1. The appeal is dismissed.


2. The appellant is ordered to pay the respondent’s costs.





________________________________

I BANDS

ACTING JUDGE OF THE HIGH COURT



I agree.


________________________________

B HARTLE

JUDGE OF THE HIGH COURT



Heard: 25 November 2022

Judgment granted: 24 February 2023



For the appellant: Adv Sephton

Instructed by: Neville Borman & Botha


For the respondent: Adv Ndamase (together with Adv Masiza)

Instructed by: Mente Faltein Attorneys Inc.
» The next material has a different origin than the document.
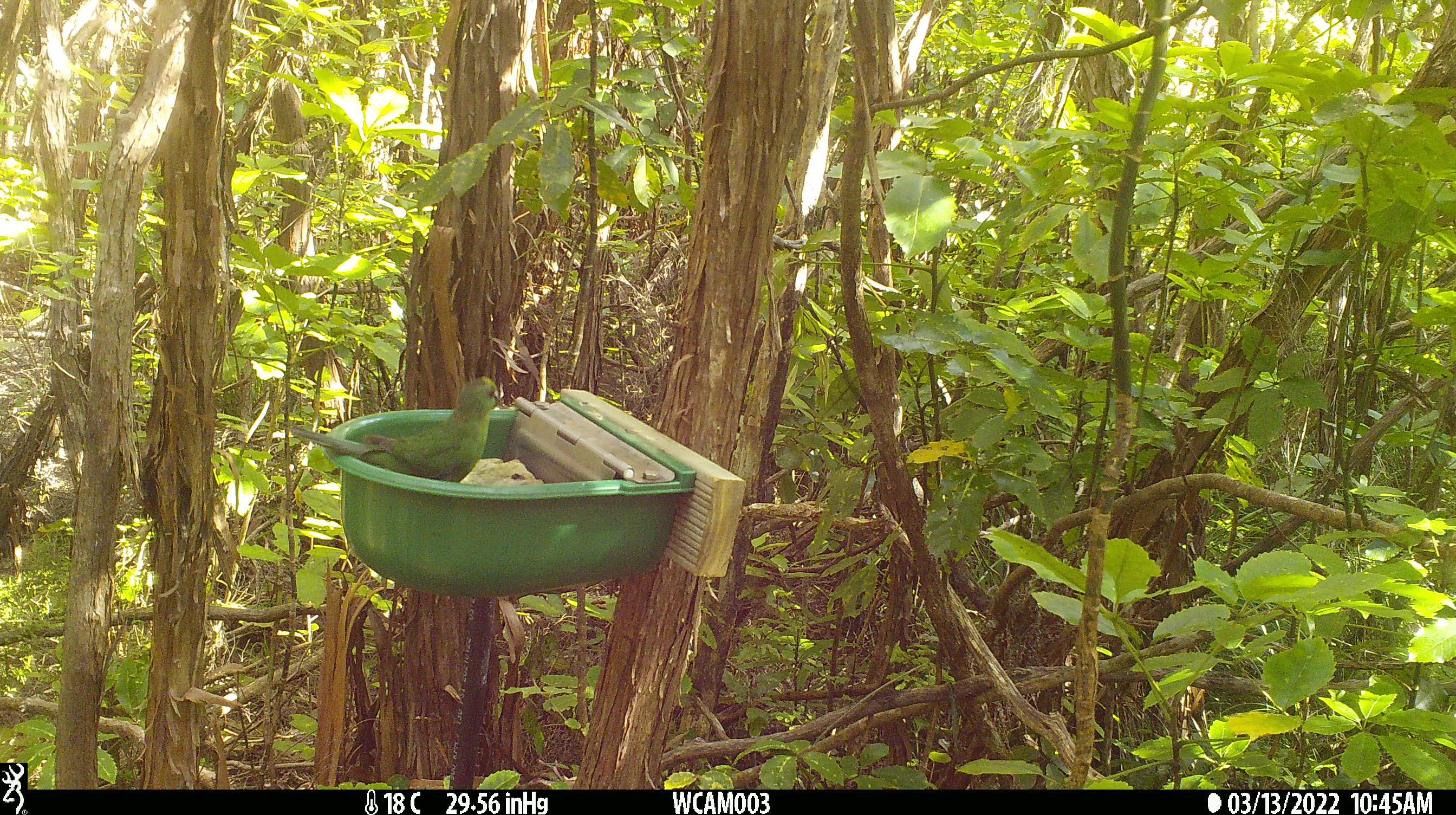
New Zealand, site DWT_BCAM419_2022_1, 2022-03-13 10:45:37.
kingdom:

1 Notwithstanding the inclusion of such prayer, it does not appear that proceedings for the payment of maintenance pendente lite were ever pursued by the respondent.

2 1993 (4) SA 720 (A) at para 33.

3 Which was not previously sought on the pleadings.

4 1982 (3) 462 (TPD) at 465H.

5 5th Edition at pp 157 and 158.

6 1989 (1) SA 597 (C).

7 See also: Engelbrecht (supra) at 601F-H.

8 Wijker (supra) at 729.

See also: Botha v Botha 2006 (4) SA 144 (SCA).

9 1987 (3) SA 230 (WLD) at 236B-C.

10 Engelbrecht v Engelbrecht (supra) at 602F.